Die Befragung der Polizisten durch die Anwältin und den Anwalt der Nebenklage sorgt wieder für einen Eklat. Immer wieder gibt es Vorhaltungen aus Vernehmungsprotokollen, wo die Angeklagten noch als Zeugen und nicht als Beschuldigte vernommen wurden. Diese dürfen aber nicht als Beweismittel verwertet werden. Der Vorschlag die Fragen doch ohne Vorhalt zu stellen, wird von der Nebenklage nicht angenommen. Der Richter erwartet wohl einen entsprechenden Antrag der Nebenklage diese Vernehmungsprotokolle doch als Beweismittel zuzulassen und kündigt schon im Vorfeld an diesen abzulehnen. Die Anwältin der Nebenklage trägt dann auch minutenlang eine vorbereitete Erklärung vor und bezieht sich u.a. auf den europäischen Gerichtshof. Am Ende „vergisst“ sie wohl den Antrag auch formal zu stellen, so dass der Richter „etwas nachhelfen“ muss.
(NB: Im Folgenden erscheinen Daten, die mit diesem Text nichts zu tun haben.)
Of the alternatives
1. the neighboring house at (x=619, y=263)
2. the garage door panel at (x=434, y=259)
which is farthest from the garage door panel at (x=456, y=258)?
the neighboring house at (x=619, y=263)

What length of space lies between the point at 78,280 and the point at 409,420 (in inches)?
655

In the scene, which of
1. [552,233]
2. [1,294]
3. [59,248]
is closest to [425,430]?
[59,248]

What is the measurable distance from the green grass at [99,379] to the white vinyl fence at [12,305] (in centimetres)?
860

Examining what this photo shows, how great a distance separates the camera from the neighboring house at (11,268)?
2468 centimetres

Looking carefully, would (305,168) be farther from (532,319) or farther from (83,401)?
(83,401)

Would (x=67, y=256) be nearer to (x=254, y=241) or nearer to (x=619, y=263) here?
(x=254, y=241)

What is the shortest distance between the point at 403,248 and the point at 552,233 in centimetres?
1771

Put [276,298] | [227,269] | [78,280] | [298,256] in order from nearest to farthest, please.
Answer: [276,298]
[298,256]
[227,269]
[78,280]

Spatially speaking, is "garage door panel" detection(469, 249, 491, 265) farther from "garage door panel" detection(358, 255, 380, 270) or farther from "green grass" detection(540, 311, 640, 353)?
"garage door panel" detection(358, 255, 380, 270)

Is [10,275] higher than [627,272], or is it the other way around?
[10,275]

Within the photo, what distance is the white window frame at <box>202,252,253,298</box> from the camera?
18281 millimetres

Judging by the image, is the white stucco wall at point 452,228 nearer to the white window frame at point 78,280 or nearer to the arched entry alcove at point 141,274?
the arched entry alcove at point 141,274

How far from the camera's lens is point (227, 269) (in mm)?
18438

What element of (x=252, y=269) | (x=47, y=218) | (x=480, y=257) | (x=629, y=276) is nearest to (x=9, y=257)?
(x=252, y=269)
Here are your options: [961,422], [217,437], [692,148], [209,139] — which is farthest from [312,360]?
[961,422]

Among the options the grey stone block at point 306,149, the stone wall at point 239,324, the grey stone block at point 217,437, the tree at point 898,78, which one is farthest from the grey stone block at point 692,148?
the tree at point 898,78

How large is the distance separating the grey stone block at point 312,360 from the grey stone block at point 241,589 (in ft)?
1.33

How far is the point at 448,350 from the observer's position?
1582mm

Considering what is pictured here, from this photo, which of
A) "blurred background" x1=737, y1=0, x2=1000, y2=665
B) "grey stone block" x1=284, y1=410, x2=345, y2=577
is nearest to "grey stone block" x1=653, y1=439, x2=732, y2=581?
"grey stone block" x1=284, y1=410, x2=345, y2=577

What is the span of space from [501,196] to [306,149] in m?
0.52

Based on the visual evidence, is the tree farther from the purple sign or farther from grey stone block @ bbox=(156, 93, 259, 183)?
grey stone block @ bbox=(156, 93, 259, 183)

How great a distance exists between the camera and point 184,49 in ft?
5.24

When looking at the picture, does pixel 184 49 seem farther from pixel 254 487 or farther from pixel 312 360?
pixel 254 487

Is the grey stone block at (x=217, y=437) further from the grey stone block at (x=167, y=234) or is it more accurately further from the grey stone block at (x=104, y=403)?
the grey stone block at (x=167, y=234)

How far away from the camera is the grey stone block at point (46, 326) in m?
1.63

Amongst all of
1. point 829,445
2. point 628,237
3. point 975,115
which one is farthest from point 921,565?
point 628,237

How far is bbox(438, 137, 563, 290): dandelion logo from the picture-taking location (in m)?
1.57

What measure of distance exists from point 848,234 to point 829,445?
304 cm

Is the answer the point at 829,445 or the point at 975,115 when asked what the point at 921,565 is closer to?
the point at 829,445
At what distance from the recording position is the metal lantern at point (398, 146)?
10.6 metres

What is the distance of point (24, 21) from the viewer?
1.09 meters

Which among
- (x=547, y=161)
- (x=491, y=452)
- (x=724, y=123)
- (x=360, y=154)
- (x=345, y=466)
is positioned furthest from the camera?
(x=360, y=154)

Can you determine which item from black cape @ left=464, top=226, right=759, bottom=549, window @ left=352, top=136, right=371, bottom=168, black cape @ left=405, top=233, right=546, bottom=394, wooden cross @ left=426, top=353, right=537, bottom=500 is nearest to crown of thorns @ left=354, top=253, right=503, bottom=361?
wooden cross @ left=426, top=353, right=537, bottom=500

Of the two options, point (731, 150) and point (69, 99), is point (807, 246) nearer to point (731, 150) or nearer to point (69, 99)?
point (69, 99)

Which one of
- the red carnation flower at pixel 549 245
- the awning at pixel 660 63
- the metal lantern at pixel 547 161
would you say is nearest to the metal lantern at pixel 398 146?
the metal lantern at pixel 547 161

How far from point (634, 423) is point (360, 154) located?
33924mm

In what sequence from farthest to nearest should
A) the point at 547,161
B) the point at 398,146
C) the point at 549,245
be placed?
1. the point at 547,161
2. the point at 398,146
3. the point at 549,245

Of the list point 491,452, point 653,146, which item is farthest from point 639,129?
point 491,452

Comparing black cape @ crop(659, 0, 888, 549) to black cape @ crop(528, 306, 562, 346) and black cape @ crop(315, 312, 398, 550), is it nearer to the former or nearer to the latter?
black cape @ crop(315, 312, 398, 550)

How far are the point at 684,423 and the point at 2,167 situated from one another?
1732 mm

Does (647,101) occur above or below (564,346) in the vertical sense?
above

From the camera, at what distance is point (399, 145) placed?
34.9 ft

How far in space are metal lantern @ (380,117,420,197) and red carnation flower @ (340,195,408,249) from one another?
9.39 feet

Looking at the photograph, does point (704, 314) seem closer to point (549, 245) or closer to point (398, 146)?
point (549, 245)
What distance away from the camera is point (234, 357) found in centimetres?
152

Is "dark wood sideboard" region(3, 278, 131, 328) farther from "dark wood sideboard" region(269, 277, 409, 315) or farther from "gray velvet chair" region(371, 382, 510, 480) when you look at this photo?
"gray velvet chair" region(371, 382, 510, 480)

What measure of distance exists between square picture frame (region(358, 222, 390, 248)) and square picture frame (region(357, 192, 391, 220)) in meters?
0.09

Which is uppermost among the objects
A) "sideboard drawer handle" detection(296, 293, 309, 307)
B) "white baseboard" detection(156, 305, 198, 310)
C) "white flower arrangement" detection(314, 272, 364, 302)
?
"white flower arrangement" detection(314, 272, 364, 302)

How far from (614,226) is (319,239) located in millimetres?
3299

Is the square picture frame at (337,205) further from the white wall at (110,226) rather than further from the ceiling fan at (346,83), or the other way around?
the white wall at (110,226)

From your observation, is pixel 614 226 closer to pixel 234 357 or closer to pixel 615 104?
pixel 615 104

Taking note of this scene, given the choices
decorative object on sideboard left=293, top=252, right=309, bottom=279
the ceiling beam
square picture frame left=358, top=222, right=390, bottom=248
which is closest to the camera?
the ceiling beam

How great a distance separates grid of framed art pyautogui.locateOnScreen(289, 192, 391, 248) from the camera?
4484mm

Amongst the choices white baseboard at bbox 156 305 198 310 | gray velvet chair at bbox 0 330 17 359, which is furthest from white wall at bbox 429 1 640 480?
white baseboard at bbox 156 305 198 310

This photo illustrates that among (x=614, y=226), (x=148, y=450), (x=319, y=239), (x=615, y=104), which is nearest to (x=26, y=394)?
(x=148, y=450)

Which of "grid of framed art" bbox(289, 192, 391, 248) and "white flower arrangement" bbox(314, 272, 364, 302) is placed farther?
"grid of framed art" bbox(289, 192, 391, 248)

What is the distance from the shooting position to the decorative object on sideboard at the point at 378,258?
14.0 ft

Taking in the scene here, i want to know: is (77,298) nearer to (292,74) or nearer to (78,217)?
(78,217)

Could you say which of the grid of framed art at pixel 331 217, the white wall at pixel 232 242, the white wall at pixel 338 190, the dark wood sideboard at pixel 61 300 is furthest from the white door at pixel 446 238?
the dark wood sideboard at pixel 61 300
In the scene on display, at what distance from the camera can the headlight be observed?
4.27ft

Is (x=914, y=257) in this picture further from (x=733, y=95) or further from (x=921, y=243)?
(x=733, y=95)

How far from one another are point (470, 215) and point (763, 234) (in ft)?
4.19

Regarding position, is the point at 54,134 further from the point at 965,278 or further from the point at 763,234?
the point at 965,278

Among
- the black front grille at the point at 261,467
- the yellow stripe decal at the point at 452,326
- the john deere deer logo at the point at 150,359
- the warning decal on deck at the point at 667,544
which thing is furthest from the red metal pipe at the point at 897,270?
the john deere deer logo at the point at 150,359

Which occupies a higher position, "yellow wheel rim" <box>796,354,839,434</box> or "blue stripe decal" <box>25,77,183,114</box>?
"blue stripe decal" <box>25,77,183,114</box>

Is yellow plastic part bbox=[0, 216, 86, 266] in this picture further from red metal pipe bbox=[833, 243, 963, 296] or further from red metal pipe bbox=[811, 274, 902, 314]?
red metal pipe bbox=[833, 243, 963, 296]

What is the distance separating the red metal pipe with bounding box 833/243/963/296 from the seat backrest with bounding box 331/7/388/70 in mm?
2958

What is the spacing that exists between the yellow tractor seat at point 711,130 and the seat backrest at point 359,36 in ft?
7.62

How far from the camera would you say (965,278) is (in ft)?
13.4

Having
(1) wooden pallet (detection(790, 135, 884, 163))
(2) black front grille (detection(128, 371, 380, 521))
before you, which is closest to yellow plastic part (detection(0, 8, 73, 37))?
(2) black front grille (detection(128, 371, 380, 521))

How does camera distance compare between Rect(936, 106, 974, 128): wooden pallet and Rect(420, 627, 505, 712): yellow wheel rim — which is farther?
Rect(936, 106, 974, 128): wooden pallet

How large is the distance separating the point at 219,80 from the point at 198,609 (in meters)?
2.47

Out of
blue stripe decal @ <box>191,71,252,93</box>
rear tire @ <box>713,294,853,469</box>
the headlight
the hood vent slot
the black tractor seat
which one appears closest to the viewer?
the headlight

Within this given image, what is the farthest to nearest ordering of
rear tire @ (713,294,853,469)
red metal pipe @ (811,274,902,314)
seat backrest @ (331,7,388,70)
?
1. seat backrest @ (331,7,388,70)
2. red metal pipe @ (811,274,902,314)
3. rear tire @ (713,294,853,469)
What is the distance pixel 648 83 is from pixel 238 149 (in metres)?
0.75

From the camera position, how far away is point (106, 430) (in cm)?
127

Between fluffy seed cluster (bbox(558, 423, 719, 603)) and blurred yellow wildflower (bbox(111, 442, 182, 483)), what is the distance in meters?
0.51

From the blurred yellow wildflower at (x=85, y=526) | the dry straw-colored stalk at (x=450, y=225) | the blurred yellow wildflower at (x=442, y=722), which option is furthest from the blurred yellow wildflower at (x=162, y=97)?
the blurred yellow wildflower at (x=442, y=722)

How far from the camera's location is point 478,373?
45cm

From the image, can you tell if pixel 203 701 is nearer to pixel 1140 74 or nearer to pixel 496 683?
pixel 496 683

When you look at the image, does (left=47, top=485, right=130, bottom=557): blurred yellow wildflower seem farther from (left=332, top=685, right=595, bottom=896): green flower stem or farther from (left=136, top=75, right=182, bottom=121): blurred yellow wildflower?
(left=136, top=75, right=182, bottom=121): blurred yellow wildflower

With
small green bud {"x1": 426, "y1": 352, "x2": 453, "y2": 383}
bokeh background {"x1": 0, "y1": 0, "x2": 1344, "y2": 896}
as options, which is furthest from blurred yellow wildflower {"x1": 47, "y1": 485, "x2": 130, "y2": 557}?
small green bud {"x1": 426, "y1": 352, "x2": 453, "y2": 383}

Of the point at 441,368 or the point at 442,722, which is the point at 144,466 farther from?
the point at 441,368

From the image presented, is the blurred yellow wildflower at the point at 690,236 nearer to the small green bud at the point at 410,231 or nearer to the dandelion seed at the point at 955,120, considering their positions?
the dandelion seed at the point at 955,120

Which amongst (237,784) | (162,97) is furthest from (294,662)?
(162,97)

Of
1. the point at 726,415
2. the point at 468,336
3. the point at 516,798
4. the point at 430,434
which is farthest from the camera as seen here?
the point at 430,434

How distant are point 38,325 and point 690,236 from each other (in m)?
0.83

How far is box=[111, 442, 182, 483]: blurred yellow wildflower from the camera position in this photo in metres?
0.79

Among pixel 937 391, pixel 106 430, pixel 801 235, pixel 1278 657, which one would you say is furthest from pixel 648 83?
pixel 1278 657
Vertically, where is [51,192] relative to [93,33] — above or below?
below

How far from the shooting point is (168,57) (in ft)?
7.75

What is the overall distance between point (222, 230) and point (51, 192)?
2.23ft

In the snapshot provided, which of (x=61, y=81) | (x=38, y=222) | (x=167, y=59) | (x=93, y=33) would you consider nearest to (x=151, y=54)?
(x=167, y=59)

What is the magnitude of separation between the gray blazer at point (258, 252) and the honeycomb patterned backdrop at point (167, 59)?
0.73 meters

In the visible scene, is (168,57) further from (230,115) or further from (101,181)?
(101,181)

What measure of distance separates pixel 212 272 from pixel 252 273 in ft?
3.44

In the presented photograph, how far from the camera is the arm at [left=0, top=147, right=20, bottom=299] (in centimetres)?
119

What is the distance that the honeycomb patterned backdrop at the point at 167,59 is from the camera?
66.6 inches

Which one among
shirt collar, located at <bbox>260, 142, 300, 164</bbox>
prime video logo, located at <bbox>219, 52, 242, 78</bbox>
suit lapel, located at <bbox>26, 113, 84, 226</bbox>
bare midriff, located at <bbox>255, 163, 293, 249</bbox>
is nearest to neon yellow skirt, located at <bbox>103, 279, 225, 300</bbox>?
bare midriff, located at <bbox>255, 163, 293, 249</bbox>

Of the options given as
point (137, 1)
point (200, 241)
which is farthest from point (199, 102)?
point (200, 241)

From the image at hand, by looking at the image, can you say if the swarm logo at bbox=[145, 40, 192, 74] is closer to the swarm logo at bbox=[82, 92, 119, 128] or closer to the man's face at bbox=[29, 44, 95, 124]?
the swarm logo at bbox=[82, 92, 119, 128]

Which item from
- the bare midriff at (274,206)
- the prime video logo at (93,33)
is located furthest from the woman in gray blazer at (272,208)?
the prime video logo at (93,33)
Auch die Staatsanwaltschaft bestätigt das Beweisverwertungsverbot für die besagten Vernehmungsprotokolle.*
* Update 22.05.2024
Am 13. Prozesstag begründet der Richter die Ablehnung des Antrags der Nebenklage die Vernehmungsprotokolle als Beweismittel zuzulassen recht ausführlich. Insbesondere gibt er den Hinweis, dass er durch die Vernehmungsprotokolle keine wesentlichen neuen Erkenntnisse erwartet. Die Nebenklage hätte aber die Möglichkeit dies im Einzelfall aufzuzeigen.
Wie geht es weiter
Beim nächsten Verhandlungstermin im Mai will sich nach Aussage seines Anwalts auch der Schütze zum Geschehen äußern. Er ist wegen Totschlags angeklagt.